Many see GeForce NOW as the best cloud gaming service for visual fidelity, latency, and features, which lets you play games you own on a cloud-based GeForce RTX-powered rig. GeForce NOW offers up to GeForce RTX 4080 levels of performance with DLSS, Frame Generation, Reflex, and even G-Sync support. And now, based on a few images that have surfaced on Resetera - GeForce NOW is being integrated with Xbox in some way.
The images come from the Xbox PC app, showing titles like Street Fighter 6, Call of Duty: Warzone, and Resident Evil Village with the text 'Included with NVIDIA GeForce NOW.' So, what's going on?
Whatever it turns out to be, we expect an announcement in the coming days or weeks.
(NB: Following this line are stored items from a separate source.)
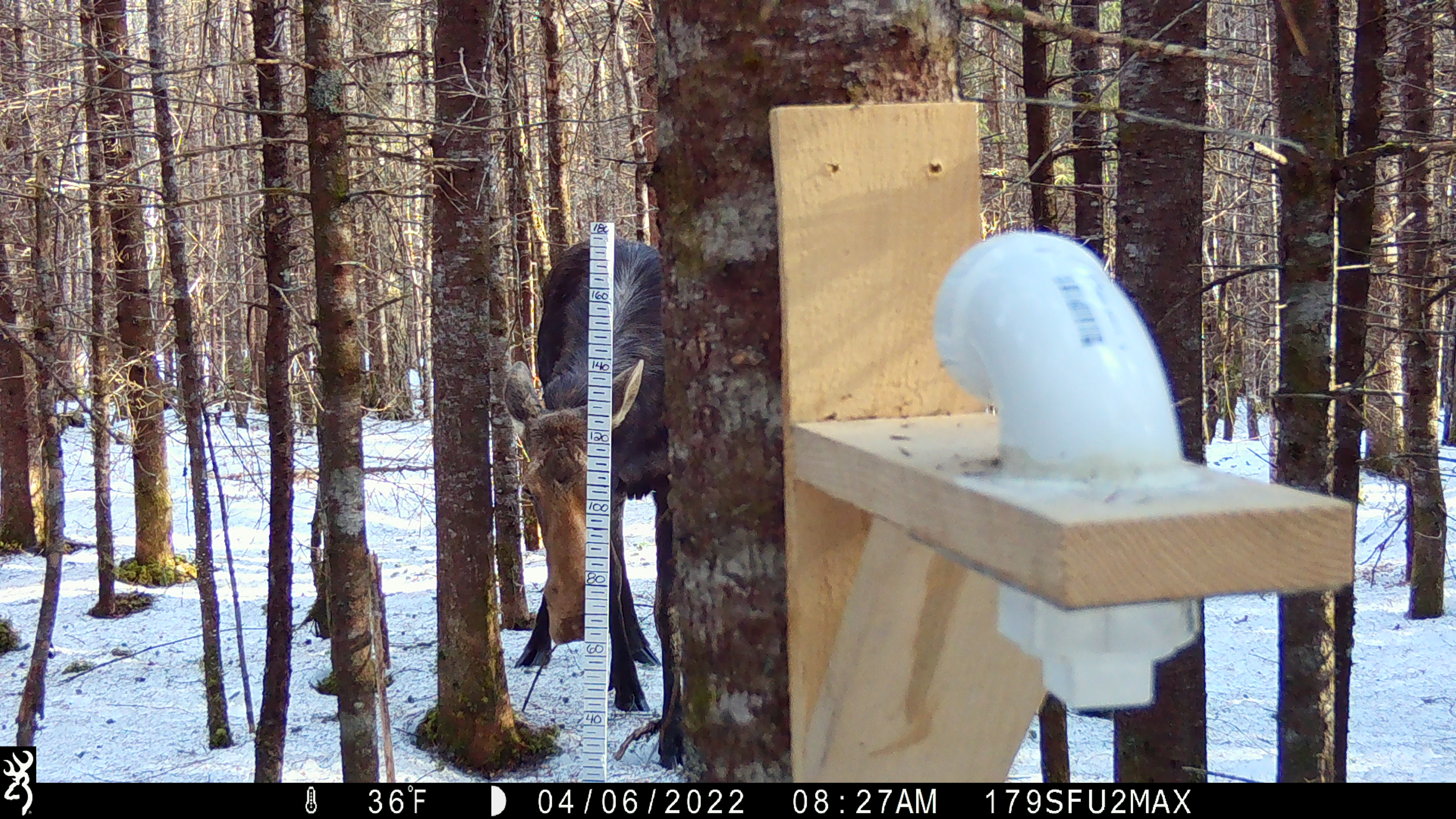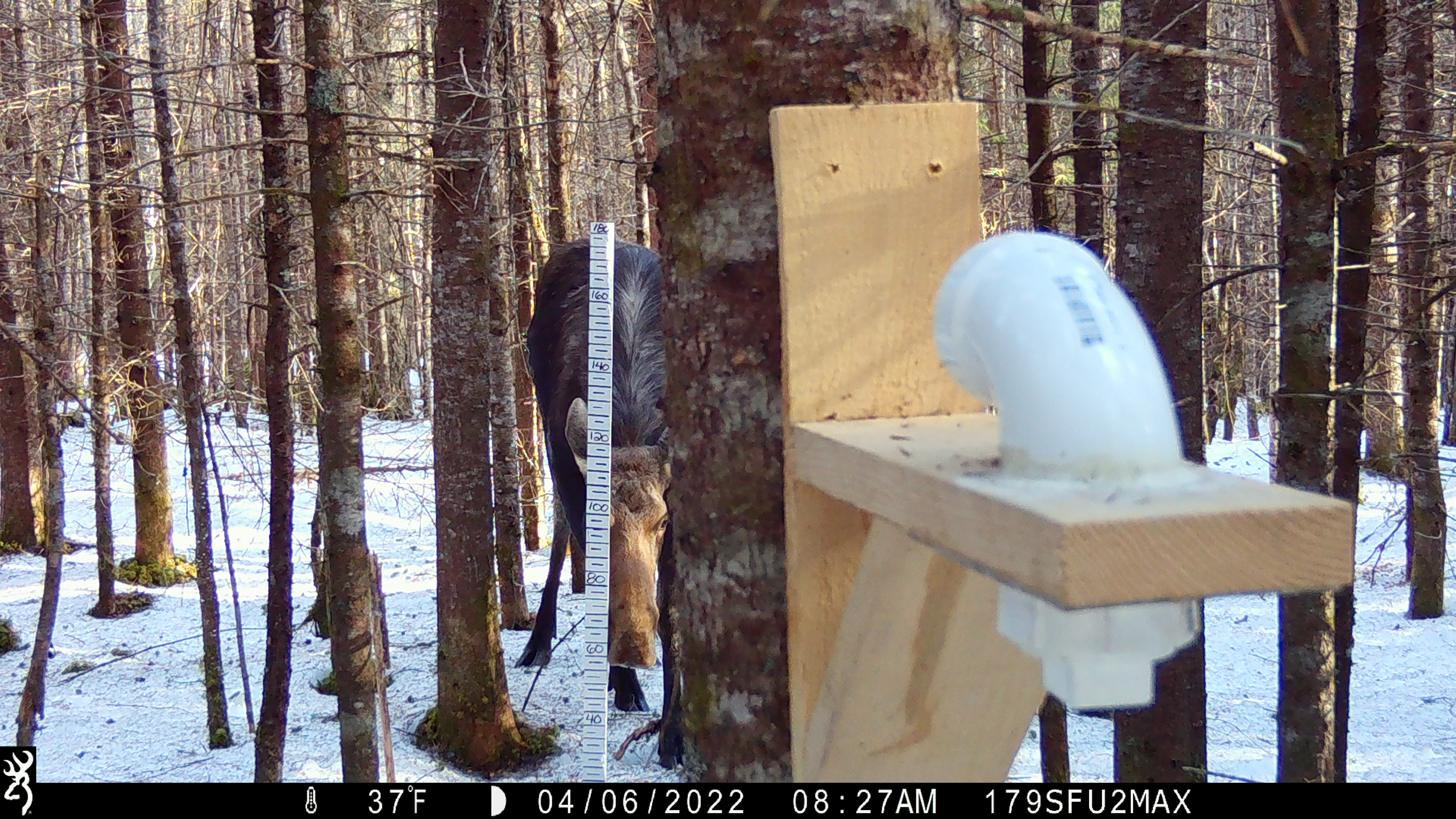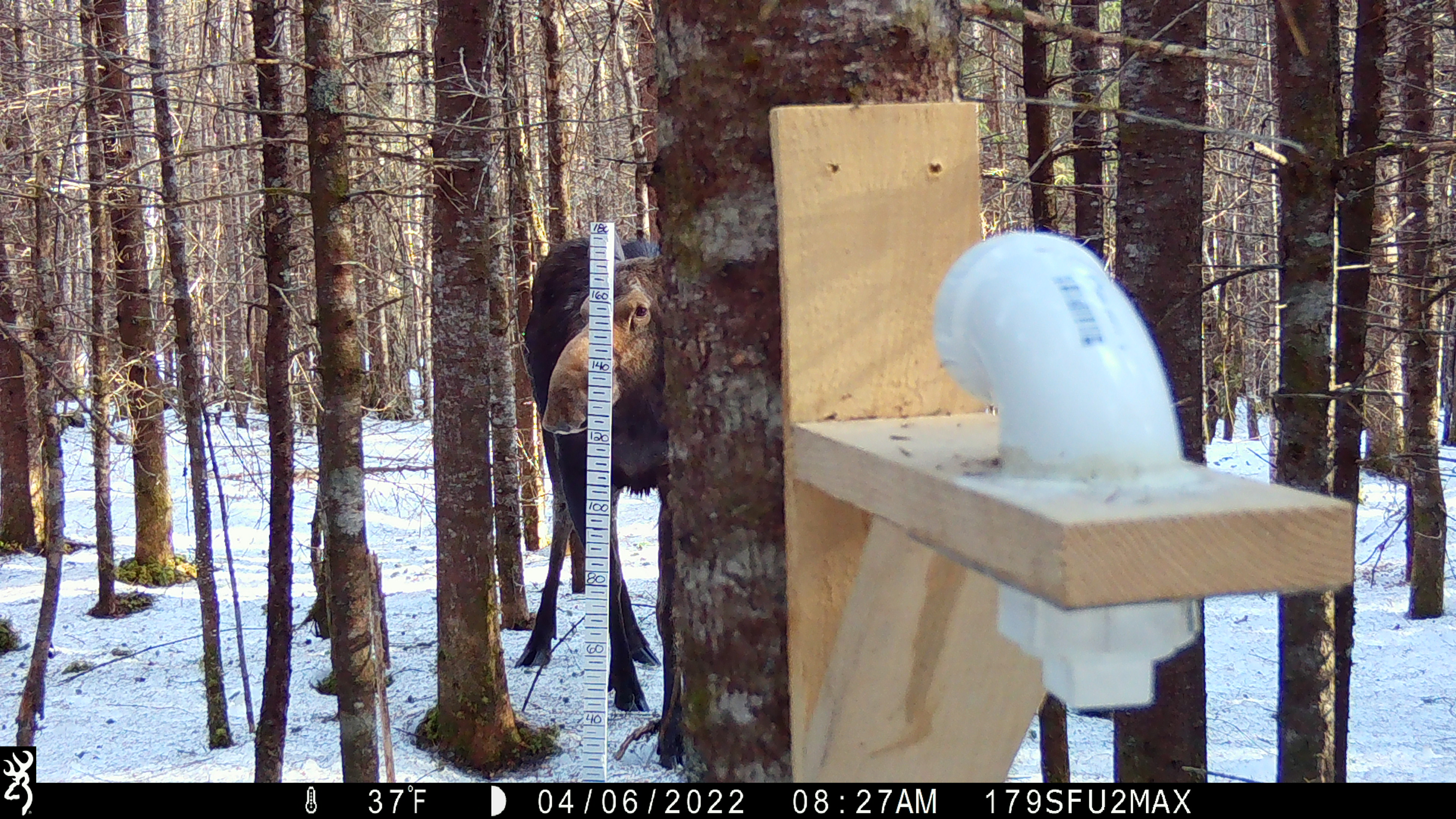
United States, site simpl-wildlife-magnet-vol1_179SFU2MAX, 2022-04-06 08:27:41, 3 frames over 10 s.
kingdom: Animalia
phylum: Chordata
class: Mammalia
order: Artiodactyla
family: Cervidae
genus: Alces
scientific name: Alces alces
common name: moose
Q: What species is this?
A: Moose (Alces alces).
Our guess is that PC Game Pass subscribers will have access to play compatible titles over the cloud using GeForce NOW rather than Xbox Cloud Gaming. The latter is capped at 1080p 60 FPS running on an Xbox Series X console, while GeForce NOW can push up to 4K and 240 FPS in specific titles.
It could also be as simple as account linking as the PC Xbox app does for Battle.net, Ubisoft, and EA. If you are a GeForce NOW user or subscriber (NVIDIA offers multiple tiers), you can see what Game Pass titles are compatible from within the Xbox and Game Pass app. It's an excellent move by Microsoft, as GeForce NOW has proven to be quite popular due to its superior technology. If the partnership goes as far as integrating GeForce NOW with Game Pass on Xbox Series X|S consoles, that would be something.